Su abuelo Sigmund quizá habría podido teorizar airosamente sobre los muchos retratos de la madre a lo largo de años -en una especie de registro de su decadencia física- o de la hija Bella (exitosa modista), rígidamente apoyada sobre la cama en un inclemente déshabillé, o del ícono gay Leigh Bowery, quizá su modelo masculino más apreciado, quien le inspiró algunas de sus piezas más felices. Y más todavía sobre los numerosos autorretratos, con los músculos flojos por la vejez o con un ojo tumefacto.

La idea era que el retratado fuese alguien que Freud frecuentaba: en cierta manera, la mixtura de rosado, amarillo y azules, las arrugas, la venas, las manchas de la piel, los sexos deserotizados de sus modelos tenían que ser el envoltorio de algo familiar, para ser reproducidos sin ninguna censura visual. En el mejor Freud, de hecho, la censura no es ni siquiera imaginable: Danto, otra vez él, dedica media página de su La Madonna del futuro describiendo la coloración de los escrotos en sus cuadros. Nunca se habían visto violáceos, como son, en la historia del arte antes de que el anglo-alemán los pintaras así.

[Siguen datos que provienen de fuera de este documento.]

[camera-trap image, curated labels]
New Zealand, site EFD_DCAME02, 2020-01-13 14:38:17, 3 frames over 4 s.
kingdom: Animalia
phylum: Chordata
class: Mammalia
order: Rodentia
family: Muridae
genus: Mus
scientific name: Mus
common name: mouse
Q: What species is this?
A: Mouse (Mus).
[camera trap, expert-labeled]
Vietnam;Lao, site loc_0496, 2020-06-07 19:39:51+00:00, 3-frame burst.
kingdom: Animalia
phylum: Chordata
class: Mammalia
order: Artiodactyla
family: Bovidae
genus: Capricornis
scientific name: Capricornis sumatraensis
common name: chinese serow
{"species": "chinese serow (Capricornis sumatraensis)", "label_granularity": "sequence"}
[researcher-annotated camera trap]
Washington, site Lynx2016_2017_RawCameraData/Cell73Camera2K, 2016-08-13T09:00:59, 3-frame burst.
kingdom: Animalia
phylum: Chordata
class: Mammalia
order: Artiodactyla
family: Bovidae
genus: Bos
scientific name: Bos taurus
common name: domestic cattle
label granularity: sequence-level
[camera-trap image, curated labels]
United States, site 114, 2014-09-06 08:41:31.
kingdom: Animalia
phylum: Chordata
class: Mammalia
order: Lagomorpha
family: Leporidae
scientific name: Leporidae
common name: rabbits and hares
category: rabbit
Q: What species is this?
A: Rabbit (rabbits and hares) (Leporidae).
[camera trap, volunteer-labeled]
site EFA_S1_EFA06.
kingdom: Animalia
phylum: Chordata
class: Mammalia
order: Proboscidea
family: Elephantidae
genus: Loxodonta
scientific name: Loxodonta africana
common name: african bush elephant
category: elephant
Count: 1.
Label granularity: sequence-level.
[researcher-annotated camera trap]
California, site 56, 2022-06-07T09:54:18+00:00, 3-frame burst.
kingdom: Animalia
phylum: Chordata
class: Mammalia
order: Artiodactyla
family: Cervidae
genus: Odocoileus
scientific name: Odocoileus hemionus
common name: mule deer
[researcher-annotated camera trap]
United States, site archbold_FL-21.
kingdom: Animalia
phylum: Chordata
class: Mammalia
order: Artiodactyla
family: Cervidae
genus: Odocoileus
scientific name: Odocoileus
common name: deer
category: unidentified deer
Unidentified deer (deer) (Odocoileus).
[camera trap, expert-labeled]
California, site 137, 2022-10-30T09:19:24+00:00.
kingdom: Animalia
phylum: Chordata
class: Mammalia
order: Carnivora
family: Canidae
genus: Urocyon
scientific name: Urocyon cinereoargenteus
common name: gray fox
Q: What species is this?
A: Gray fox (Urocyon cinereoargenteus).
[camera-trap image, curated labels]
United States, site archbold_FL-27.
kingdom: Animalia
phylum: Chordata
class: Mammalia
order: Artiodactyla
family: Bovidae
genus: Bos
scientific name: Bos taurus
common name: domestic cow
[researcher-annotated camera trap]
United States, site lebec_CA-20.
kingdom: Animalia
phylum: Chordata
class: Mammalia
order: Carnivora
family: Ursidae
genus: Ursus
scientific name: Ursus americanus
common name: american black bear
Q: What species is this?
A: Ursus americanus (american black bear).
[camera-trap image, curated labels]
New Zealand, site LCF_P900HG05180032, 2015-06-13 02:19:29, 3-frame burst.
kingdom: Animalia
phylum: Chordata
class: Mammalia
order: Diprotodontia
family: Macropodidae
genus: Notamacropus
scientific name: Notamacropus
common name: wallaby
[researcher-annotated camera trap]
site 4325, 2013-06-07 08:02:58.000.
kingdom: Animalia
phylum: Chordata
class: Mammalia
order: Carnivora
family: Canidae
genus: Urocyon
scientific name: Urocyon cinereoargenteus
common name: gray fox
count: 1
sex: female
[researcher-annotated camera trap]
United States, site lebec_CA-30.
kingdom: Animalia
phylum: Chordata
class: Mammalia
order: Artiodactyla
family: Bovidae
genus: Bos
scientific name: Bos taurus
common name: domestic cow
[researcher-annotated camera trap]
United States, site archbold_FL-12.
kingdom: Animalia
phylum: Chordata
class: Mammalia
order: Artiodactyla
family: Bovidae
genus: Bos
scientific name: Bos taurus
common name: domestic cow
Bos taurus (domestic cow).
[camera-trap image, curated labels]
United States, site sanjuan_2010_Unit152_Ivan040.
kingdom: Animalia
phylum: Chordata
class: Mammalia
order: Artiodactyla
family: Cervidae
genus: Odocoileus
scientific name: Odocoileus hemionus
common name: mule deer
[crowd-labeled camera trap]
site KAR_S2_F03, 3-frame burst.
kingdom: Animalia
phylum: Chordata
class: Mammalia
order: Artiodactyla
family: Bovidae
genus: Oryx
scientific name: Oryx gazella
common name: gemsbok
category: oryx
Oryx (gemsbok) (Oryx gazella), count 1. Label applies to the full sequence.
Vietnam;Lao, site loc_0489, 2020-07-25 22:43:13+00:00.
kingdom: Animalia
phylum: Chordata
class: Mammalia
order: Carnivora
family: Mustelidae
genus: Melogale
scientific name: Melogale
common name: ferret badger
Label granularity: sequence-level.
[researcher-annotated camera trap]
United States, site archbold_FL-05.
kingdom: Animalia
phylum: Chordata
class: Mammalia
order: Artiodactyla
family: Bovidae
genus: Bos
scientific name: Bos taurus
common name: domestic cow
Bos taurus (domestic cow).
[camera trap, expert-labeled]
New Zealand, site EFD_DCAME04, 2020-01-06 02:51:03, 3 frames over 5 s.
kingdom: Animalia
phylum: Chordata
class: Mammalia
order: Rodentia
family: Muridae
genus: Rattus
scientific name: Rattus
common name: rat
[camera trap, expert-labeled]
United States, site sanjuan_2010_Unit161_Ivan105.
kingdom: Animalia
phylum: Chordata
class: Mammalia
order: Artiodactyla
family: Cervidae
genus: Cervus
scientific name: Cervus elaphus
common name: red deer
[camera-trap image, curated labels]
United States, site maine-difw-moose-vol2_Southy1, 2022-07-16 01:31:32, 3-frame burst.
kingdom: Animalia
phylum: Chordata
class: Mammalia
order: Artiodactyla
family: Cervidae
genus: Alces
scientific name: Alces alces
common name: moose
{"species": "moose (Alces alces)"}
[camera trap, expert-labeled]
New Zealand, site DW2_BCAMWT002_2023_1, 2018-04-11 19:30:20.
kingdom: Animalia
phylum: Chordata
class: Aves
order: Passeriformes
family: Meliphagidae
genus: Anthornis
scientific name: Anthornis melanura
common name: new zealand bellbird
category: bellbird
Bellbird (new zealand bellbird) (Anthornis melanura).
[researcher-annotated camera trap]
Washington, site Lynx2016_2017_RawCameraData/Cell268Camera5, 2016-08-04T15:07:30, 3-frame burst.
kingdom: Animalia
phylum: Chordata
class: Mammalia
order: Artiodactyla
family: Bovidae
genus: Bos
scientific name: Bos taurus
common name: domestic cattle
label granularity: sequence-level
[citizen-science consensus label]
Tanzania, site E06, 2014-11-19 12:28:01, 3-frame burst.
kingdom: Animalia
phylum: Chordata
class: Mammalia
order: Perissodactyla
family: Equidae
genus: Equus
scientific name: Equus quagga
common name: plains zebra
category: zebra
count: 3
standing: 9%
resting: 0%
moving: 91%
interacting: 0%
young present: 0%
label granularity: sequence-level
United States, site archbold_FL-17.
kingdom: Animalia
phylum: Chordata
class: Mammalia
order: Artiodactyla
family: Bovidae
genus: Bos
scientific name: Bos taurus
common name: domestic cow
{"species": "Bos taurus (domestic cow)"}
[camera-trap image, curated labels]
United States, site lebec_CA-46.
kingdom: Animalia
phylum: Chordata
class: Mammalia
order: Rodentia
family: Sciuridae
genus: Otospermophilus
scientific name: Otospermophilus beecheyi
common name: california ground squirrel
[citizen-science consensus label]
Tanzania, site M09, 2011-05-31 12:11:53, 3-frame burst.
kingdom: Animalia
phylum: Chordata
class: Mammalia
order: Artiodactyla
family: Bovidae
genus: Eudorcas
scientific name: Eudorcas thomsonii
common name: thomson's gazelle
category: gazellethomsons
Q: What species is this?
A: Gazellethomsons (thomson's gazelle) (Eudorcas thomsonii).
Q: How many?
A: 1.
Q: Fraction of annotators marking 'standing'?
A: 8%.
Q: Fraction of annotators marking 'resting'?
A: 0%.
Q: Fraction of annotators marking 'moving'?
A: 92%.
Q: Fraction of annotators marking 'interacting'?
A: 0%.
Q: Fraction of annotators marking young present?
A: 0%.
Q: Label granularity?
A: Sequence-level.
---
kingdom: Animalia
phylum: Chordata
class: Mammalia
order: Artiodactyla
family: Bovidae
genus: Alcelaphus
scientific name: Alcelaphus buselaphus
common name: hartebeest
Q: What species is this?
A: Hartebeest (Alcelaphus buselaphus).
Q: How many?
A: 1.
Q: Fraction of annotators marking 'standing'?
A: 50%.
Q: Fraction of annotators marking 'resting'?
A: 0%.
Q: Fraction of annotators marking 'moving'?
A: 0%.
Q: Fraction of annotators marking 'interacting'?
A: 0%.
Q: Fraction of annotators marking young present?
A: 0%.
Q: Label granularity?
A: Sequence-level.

Indudablemente, en su obra circula subrepticiamente una idea de cuerpos vivos ya en descomposición, algo tal vez británico (además de Bacon, piénsese en Peter Greenaway), pero indudablemente siniestro y atrayente a la vez. La instancia clásica de idealización de la desnudez pero también su actual -a través de cirugía y photoshop- plastificación encuentran en Freud el rechazo y la derrota: quizá esa actitud, todavía modernista, de revelación de una “verdad del cuerpo” es la que atrae también a los compradores. Su Supervisora de beneficios mientras duerme, de 1995, fue vendida hace cuatro años por 33,6 millones de dólares, cifra récord para un artista viviente. Esa actitud en el fondo “humanista” (no obstante, acusaciones de misoginia y despotismo fueron levantadas en su contra en diferentes oportunidades) y la pericia maniática de sus trabajos -cientos o miles de horas por cada cuadro- lo insertan, como subrayé al principio, en una especie de panteón pictórico próximo a la completa erosión.

Su famosa frase “quiero que mi pintura funcione como carne” es el perfecto eslogan para explicar su larga carrera, en la que representó, hasta los últimos días, cuerpos exagerados, por flacos o gordos, figuras ambiguas y a celebrities. Más allá de inmortalizar a sus amigos artistas, a los ya citados Bacon y Auerbach, pero también a David Hockney y Celia Paul, entre otros, Freud, como su “maestro” Bacon, siempre se dividió entre el jet set y los ambientes decadentes y “sórdidos” (si los dos todavía existen en términos absolutos), y, mejor aun, gozó de su mezcla. En 2002 terminó un retrato de la supermodel “mala” Kate Moss, como plus, embarazada -rematado por 7,3 millones de dólares, aunque nunca satisfizo a su autor- y llegó en 2001, luego de atormentadas negociaciones, a pintar a la reina Elizabeth II: obviamente, vestida. Dada esta limitación Freud optó por retraer sólo su rostro, con corona, en una pieza decididamente débil (dentro de su producción), pero con un detalle extraordinario: acostumbrado a dimensiones notables, redujo el tamaño del cuadro a unos meros 15x22 cm., probablemente el cuadro “oficial” de un monarca más chico del mundo.

Saludado por el superinfluyente crítico Robert Hughes como el más grande artista inglés, tal vez, finalmente, no represente la “pintura”, pero sí a la figura del pintor-pintor: heroico, dotadísimo, impertinente, obsesivo y tierno. Desapareció, junto con su romanticismo, pero queda un legado sorprendente: la invención de una suerte de “desnudamiento de la desnudez”.